There was a video doing the rounds in the past few weeks on social media in which Permanent Secretary in the Finance ministry, Ramathan Ggoobi, appeared and said that agriculture does not transform a country.
He went on to say that agriculture is mainly for producing food which he said has “low income elasticity of demand.”
It takes a lot of audacity to take up a pen and begin criticising what a highly educated man of Ggoobi’s stature has said, especially when it is to do with economics.
This article is not therefore addressed to Mr Ramathan Ggoobi but rather it is meant to provide some encouragement to the farmers in their various activities of income generation as coffee farmers, cotton growers, livestock keepers and food producers.
His statement could have left many of them rather humiliated and wondering why the government has been putting so much emphasis on farming and saying that agriculture is the backbone of Uganda’s economy.
Coffee exports alone in 2021 earned Uganda $718.57m, yet coffee is an agricultural product. Ugandan farmers who produced 6.7 million bags of coffee in 2021 are urged to produce more because, as Tracy Buchanayandi, former Agriculture minister wrote in the foreword to the Uganda National Coffee Strategy 2040; coffee plays a leading role in the livelihood of Ugandans and contributes substantially to the national economy.

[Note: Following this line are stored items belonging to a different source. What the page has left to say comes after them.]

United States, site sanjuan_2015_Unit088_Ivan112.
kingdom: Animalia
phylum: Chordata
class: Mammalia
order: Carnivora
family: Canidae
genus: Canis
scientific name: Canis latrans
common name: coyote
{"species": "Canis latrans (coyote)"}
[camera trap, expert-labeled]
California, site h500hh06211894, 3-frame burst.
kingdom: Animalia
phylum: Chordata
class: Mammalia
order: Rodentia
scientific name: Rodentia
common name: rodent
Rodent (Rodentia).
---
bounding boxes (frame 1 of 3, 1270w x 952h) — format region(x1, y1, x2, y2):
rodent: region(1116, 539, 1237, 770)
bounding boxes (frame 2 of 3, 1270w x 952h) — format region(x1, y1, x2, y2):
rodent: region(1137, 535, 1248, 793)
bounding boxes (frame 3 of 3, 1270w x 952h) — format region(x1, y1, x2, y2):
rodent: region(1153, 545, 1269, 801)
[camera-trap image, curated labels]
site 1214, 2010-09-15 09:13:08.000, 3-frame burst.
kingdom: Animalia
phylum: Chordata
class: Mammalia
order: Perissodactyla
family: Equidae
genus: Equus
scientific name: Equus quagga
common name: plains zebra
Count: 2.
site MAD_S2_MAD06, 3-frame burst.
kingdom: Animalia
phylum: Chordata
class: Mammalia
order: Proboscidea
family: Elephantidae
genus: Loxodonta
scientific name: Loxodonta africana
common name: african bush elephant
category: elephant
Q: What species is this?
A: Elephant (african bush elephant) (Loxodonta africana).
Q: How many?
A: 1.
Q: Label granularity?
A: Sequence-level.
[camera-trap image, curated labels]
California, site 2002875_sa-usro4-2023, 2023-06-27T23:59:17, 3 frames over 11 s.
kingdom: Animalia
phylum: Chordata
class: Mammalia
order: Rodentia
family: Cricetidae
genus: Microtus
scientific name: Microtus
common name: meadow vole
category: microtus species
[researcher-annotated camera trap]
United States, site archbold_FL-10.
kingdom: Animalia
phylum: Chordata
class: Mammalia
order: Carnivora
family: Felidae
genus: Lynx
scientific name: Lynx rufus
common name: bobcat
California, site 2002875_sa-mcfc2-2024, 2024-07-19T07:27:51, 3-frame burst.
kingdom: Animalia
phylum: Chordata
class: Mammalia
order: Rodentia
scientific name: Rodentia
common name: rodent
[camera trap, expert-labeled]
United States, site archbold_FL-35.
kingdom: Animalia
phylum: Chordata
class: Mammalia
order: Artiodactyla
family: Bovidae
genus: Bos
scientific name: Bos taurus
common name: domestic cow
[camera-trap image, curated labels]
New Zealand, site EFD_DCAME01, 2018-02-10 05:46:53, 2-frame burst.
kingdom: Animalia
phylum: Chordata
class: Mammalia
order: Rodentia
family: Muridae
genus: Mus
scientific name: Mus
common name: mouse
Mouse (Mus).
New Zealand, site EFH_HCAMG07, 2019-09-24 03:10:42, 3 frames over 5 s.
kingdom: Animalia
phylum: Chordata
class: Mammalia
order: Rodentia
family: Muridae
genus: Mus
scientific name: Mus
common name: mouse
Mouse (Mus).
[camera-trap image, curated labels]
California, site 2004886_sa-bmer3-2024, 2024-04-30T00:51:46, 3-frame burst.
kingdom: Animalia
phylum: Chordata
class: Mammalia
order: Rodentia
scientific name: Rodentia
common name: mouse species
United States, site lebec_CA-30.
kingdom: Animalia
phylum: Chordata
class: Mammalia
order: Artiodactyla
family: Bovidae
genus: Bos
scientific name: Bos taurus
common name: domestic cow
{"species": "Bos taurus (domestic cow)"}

Vincent Ssempijja, another former minister of Agriculture, has described agriculture as one of the key pillars for economic growth and poverty reduction in his foreword to the National Fertiliser Policy.
If Uganda pays as much attention to cotton as countries such as India, Kenya, South Africa, and many others have, we could substantially transform our textile industry.
Farming is also not just about food production because it involves flowers and tree farming. Trees are important for furniture and housing construction which are features of economic transformation.
The World Bank recognises agriculture’s contribution to economic transformation which is why it advised African leaders in the Malabo Declaration conference to allocate at least 10 percent of their annual budgets to agriculture. The Maputo Declaration of 2003 had carried precisely the same message.